All about the Ransom ware that has been keeping everyone on their toes
Much like the plot of a sci-fi cyber-crime movie, the world woke up to a rude shock on May 12th when a malware crippled the operations of big organizations and corporations by hacking into their computers and locking them out of their own data unless they paid a ransom of $300 (over Rs. 19000). The particular malware, aptly titled ‘Ransomware’ is named WANNACRY and was created by hackers after they got their hands on a treasure trove of super secretive cyber- attack tools from USA’ s National Security Agency last month. The cyber-attack has hit more than 2,00,000 computers in 150 countries, and over $50000 have been paid so far, according to a cyber-company.
HOW IT WORKS
Wannacry users can get infected by malware either by clicking or downloading malicious files, which then locks files on the computer and encrypts them in such a way that the user cannot access them anymore. A pop-up window appears with instructions on how to pay a ransom amount of $300 that too only in the form of Bit coins – the most popular form of crypto currency that’s hard to trace. The pop-up also features two countdown clocks; one showing a three-day deadline before the ransom amount doubles to $600 and another showing a deadline of when the target will lose its data forever.
The malware only affects Microsoft’s Windows Operating System, exploiting vulnerability in it. The infections are deployed via a worm, spreading itself within a network rather than relying on humans to spread it by clicking on an infected attachment.
HARDEST HIT
The cyber-attack has not spared anyone – governments, hospitals and major companies are still battling it. Among the organizations affected by it, the major ones include UK’s National Health Service, Spanish Telecommunications operator Telefonica, Germany’s rail network Deutsche Bahn, US Logistics Giant FedEx and Russia’s Interior ministry. Those that were partially affected include universities in China, companies in Japan, France and Australia and hospitals in Indonesia. In India, the police computer systems in Andhra Pradesh and some companies in Bengaluru, Mumbai and Hyderabad were hit.
THE INADVERTENT HERO
The cyberattacks have slowed down, thanks to the brilliance of 22-year old British Security Researcher, Marcus Hutchins. While investigating the attack, he noticed that the malware was trying to contact a specific web address each time it infected a new computer, and that the web address it is trying to contact had not been registered. So, Marcus registered it by buying it for $10.69. By owning it, he was not only able to see where computers were accessing the ransomware from, but it also triggered part of the ransomware’s code – a kill switch- that stopped it from spreading. The kill switch is basically a code used by the attackers to halt the spread of their software if the things start to get out of hand.

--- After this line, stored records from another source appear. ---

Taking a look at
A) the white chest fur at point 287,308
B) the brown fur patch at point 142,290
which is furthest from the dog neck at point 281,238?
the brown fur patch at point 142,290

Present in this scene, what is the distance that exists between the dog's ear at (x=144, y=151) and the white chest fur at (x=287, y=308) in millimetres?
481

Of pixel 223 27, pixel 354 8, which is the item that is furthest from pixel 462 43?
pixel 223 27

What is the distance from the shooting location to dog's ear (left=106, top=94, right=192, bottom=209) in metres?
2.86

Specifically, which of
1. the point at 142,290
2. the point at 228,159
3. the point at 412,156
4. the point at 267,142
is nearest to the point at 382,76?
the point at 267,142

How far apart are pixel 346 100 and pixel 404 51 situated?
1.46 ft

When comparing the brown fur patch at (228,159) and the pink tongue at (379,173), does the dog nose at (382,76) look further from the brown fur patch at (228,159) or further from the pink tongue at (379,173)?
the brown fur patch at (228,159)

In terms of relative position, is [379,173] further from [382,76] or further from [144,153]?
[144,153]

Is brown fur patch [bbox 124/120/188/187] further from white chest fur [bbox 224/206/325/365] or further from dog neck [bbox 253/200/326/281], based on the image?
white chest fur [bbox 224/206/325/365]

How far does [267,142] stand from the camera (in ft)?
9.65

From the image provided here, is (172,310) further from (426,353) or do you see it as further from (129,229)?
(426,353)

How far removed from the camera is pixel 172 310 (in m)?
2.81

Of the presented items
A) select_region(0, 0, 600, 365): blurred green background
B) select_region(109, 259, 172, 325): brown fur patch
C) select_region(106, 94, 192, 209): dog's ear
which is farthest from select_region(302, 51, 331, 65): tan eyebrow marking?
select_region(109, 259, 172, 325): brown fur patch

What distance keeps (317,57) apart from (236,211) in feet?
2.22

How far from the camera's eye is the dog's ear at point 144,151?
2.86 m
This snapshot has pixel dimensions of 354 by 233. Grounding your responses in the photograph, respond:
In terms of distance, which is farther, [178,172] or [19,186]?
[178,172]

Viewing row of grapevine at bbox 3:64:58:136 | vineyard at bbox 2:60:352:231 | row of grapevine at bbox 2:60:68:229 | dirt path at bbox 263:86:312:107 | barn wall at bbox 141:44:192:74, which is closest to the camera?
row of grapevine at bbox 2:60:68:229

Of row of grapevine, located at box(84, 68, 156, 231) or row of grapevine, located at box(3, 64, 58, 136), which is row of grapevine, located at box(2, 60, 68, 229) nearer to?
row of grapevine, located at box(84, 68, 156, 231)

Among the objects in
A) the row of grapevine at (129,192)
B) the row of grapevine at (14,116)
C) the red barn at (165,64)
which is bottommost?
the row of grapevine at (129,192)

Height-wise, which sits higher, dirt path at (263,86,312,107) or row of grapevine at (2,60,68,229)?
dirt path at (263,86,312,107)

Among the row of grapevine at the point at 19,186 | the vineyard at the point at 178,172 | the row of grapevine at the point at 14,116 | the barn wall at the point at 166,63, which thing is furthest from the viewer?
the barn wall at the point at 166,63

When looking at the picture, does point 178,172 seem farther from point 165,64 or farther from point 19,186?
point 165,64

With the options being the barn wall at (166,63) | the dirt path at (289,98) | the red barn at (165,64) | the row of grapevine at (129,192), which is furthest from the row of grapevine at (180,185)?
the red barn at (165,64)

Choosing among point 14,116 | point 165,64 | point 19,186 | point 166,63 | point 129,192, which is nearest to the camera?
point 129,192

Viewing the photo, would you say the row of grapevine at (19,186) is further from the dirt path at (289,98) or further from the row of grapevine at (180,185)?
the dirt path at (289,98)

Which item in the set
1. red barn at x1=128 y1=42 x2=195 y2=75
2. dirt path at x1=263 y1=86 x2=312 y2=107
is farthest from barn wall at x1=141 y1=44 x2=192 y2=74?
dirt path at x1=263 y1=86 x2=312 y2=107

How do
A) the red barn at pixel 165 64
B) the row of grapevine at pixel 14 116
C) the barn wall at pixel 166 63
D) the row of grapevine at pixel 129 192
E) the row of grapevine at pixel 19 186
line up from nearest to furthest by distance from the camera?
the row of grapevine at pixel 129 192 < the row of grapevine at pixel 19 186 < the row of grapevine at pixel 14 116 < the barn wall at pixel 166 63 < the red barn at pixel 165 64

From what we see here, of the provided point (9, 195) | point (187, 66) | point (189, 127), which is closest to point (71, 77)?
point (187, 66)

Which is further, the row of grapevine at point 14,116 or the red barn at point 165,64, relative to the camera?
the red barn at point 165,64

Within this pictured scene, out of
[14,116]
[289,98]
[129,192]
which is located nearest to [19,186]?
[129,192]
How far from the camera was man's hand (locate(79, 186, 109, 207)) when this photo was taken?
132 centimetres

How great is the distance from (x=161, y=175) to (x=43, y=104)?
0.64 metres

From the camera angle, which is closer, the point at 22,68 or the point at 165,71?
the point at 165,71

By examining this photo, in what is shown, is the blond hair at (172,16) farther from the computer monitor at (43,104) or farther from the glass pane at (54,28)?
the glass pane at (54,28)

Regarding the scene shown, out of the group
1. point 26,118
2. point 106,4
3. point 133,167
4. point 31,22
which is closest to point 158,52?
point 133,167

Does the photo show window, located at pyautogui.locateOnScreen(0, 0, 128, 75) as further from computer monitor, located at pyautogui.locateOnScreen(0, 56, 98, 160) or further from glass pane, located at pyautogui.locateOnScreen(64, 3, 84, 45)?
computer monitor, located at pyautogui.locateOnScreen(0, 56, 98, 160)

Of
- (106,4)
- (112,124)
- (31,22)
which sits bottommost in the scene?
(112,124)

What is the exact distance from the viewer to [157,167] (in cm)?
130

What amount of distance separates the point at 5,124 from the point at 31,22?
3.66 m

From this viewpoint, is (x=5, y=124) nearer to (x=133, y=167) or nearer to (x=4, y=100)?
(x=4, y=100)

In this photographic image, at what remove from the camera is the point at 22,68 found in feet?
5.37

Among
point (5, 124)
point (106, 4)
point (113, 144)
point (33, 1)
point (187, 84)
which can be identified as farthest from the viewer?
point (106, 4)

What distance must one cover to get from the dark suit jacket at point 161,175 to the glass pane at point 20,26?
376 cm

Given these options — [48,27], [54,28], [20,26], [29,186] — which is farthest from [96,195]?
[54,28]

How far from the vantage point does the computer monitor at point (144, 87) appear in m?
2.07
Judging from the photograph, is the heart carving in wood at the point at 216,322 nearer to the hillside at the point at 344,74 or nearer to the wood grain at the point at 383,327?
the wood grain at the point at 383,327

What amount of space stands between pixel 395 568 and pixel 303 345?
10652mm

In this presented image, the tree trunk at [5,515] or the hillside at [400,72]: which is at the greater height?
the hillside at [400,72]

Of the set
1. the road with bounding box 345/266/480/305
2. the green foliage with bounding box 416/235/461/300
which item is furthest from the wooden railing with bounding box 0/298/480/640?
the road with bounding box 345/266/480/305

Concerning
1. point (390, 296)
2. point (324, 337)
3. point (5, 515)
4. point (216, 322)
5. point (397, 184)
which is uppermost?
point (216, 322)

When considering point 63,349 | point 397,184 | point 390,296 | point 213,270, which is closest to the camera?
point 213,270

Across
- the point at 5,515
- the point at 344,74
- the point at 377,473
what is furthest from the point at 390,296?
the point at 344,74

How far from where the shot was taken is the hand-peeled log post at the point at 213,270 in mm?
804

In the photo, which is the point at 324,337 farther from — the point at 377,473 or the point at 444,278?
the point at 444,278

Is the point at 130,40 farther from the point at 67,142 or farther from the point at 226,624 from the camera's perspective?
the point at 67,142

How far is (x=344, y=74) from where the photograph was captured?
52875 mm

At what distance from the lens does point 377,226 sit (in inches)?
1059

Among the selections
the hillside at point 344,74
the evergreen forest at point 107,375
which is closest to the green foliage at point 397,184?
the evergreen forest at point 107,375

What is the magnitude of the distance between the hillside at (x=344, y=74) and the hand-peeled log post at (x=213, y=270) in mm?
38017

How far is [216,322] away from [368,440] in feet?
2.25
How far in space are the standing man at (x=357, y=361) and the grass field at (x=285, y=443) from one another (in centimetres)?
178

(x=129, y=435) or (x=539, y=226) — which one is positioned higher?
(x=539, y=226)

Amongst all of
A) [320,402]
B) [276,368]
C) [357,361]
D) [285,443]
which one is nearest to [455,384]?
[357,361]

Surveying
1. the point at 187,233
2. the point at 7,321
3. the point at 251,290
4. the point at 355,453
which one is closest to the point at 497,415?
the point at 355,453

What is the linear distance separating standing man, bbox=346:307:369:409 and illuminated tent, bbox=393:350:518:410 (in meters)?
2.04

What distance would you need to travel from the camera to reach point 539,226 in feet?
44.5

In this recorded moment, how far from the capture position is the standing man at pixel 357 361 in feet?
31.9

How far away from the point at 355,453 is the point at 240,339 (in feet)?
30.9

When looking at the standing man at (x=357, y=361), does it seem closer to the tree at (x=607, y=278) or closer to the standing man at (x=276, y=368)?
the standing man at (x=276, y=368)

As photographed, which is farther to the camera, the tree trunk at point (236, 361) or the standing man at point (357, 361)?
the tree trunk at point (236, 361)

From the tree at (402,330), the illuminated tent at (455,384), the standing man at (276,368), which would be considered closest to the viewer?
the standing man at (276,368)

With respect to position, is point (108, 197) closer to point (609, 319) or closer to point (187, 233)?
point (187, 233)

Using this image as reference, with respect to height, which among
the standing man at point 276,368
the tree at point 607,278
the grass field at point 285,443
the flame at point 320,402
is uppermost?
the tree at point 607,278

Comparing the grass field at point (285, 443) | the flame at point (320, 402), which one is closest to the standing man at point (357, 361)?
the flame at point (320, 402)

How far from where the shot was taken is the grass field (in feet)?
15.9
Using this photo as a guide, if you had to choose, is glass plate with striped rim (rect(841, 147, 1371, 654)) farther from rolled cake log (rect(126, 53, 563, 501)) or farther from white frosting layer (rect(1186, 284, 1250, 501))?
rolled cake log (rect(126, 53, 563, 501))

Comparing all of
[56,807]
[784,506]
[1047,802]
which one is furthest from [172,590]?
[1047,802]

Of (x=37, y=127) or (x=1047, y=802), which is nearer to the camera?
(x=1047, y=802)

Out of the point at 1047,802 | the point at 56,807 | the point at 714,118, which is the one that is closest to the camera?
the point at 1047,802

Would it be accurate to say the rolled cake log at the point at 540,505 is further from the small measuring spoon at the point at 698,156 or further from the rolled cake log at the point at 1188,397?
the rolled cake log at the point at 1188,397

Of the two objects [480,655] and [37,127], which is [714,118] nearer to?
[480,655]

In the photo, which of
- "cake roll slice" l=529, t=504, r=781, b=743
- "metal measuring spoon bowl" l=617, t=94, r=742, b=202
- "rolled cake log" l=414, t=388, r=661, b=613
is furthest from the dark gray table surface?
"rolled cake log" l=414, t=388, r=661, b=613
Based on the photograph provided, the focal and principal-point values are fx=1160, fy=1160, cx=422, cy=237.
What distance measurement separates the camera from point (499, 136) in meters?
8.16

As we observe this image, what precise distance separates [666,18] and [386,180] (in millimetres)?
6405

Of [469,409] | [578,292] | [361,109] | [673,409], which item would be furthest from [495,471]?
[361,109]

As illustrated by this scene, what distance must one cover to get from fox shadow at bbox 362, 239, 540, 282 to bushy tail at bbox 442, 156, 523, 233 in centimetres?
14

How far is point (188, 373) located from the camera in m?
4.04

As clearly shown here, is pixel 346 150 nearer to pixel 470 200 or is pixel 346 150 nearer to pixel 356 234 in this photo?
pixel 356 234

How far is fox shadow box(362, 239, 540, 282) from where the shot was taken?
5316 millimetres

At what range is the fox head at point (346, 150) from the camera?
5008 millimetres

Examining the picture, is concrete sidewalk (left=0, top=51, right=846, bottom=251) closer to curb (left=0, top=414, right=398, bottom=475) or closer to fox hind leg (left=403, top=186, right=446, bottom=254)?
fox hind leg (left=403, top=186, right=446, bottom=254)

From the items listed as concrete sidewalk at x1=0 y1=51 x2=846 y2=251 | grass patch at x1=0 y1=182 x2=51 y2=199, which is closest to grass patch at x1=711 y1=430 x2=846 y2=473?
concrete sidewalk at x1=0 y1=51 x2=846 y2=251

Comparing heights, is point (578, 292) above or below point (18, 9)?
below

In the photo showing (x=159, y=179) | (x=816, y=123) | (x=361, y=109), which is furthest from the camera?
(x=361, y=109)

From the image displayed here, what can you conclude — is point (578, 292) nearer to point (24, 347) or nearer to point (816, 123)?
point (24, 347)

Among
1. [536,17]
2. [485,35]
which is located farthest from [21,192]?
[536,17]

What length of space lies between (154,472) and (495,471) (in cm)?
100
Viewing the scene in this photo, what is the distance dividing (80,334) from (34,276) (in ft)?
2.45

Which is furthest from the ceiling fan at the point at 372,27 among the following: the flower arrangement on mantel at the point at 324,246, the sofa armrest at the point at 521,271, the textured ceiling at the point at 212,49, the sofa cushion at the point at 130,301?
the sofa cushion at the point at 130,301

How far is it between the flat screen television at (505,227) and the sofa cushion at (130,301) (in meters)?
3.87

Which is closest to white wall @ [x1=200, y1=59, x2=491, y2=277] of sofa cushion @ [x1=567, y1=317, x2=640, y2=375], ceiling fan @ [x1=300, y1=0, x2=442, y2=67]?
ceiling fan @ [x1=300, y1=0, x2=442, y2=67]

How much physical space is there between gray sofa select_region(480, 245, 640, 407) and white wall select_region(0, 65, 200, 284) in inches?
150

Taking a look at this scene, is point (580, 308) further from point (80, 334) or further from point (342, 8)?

According to him, this attack could be prevented and further said that Microsoft should not be held responsible for this. A month prior to this, Microsoft had released a free patch- an update that is designed to strengthen security vulnerabilities to counter the exact weakness that the ransomware is exploiting. Users who had their systems up to date were safe; it was only the ones who hadn’t installed it that suffered.
FAR FROM OVER
While the identity of the attackers remains unknown, the attacks have slowed down, thanks to Marcus. Security experts around the world are still wary about it. Besides, the registration of the web address does not repair computers which are already infected. The cyber-attack has also reignited the debate over whether or not governments should disclose vulnerabilities they discover, instead of stockpiling them and using them to their advantage as and when it is needed.